Chapter 19 blood vessels

Blood vessels

• Are a closed delivery system (Begins and ends at the heart)

• There are three main types

  1. Arteries 

  2. Capillaries

  3. Veins

The three main types of vessels 

1. Arteries 

2. Capillaries

3. Veins 

Arteries 

• Carry blood away from the heart 

• Are said to branch, diverge or fork 

• Always carry oxygenated blood 

Veins 

• Carry blood toward the heart 

• Said to join, merge or converge 

• Always carry deoxygenated blood 

2 Exceptions to arteries and veins 

1. In the pulmonary circulation (arteries carry oxygen-poor blood to the lungs and veins carry oxygen-rich blood to the heart 

2. In special umbilical vessels of a fetus, the roles of veins and arteries differ 

Blood vessel structure

• Most have three layers 

  1. Tunica intima 

  2. Tunica media 

  3. Tunica externa 

• Exception is capillaries 

  • Just have a basement membrane and endothelial cells 

Types of arteries 

• Elastic arteries 

• Muscular arteries 

• Arterioles 

Elastic arteries 

• Thick walled 

• Near the heart 

• Are large diameter, therefore have low resistance 

• Conduct blood from the heart to smaller vessels 

• They act as pressure reservoirs 

  • When ventricles contract the elastic arteries expand

  • When contraction stops, the elastic constricts back, keeping blood flowing

  • If blood vessels harden (atherosclerosis) then blood flows less continuously

  • Also without pressure reducing ability of hardened arteries, higher pressure is felt in the periphery

Muscular arteries

• Found distal to elastic arteries

• Deliver blood to specific body organs (distributing arteries)
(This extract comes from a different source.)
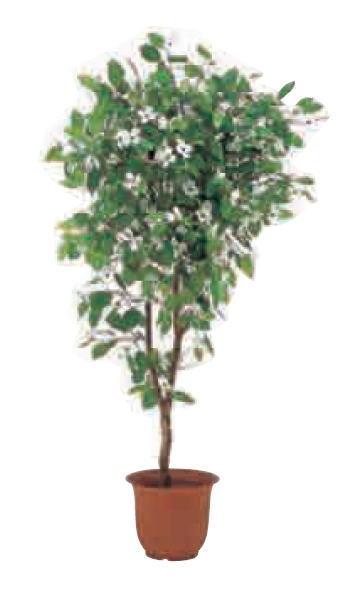 グローベン A70NT168A 花水木 H1800 鉢付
• The majority of arteries in the body are muscular

• As the name suggests they have the thickest Tunica Media of all vessels

  • Because of this they are active in vasoconstriction and less capable of stretching

Arterioles

• Smallest of the arteries

• Have three layers, but Tunica Media is only one layer of smooth muscle and a few scattered elastic fibres

• They control the minute-to-minute blood flow into the capillary bed

  • Are called resistance vessels because when they constrict the tissues they serve receive very little blood. When they are dilated the tissues they serve receive a is rich blood supply

  • Diameter of these vessels determined by neural, hormonal and local chemical influences

Capillaries 

• Are the smallest blood vessels

• Walls consist of just Tunica intima and a basement membrane

• Average length is 1 mm and the diameter is just large enough for red blood cells to slip through in single file

• Located next to the tissue they are supplying

• Their very thin walls and location near most tissues of the body make them very well-suited for the exchange of materials between blood and interstitial fluid

Types of capillaries 

• Continuous 

• Fenestrated 

• Sinusoid 

Types of capillaries: Continuous 

• Most abundant

Types of capillaries: Fenestrated 

• Occur in areas of active filtration (kidneys) or absorption (small intestine) 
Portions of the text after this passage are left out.